__Required work__
Please reproduce the data exactly, excluding any pictures it contains.

__Collected material__
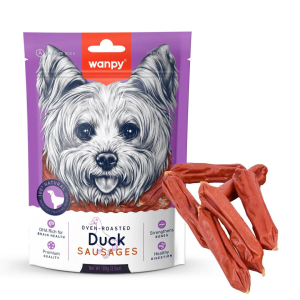 تشویقی سگ ونپی سوسیس اردک Wanpy Sausages وزن 100 گرم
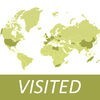 Visited Countries Map - World Travel Log for Marking Where You Have Been アイコン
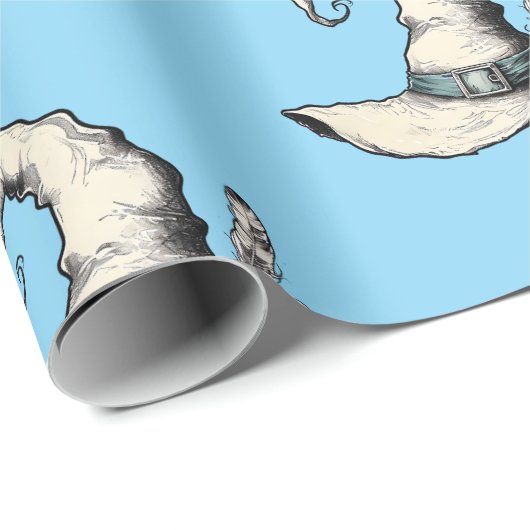 Witch Hat Blue Cadeaupapier (Rol Hoek)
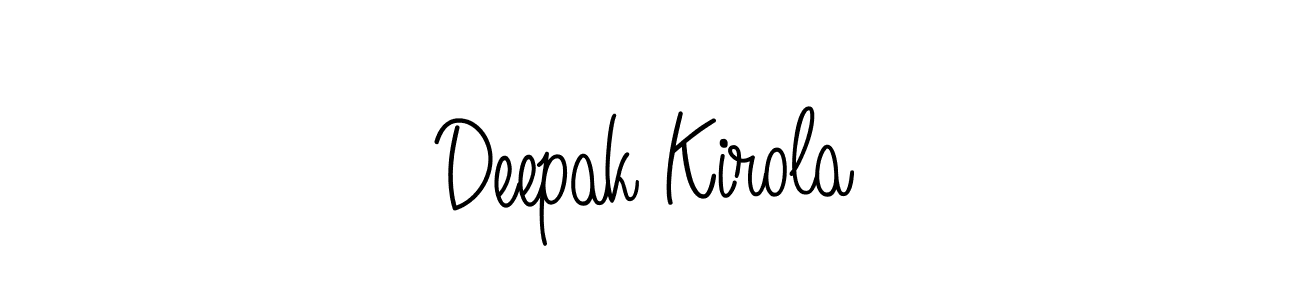 It looks lik you need a new signature style for name Deepak Kirola. Design unique handwritten (Angelique-Rose-font-FFP) signature with our free signature maker in just a few clicks. Deepak Kirola signature style 5 images and pictures png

__Answer__
 تشویقی سگ ونپی سوسیس اردک Wanpy Sausages وزن 100 گرم
 Visited Countries Map - World Travel Log for Marking Where You Have Been アイコン
 Witch Hat Blue Cadeaupapier (Rol Hoek)
 It looks lik you need a new signature style for name Deepak Kirola. Design unique handwritten (Angelique-Rose-font-FFP) signature with our free signature maker in just a few clicks. Deepak Kirola signature style 5 images and pictures png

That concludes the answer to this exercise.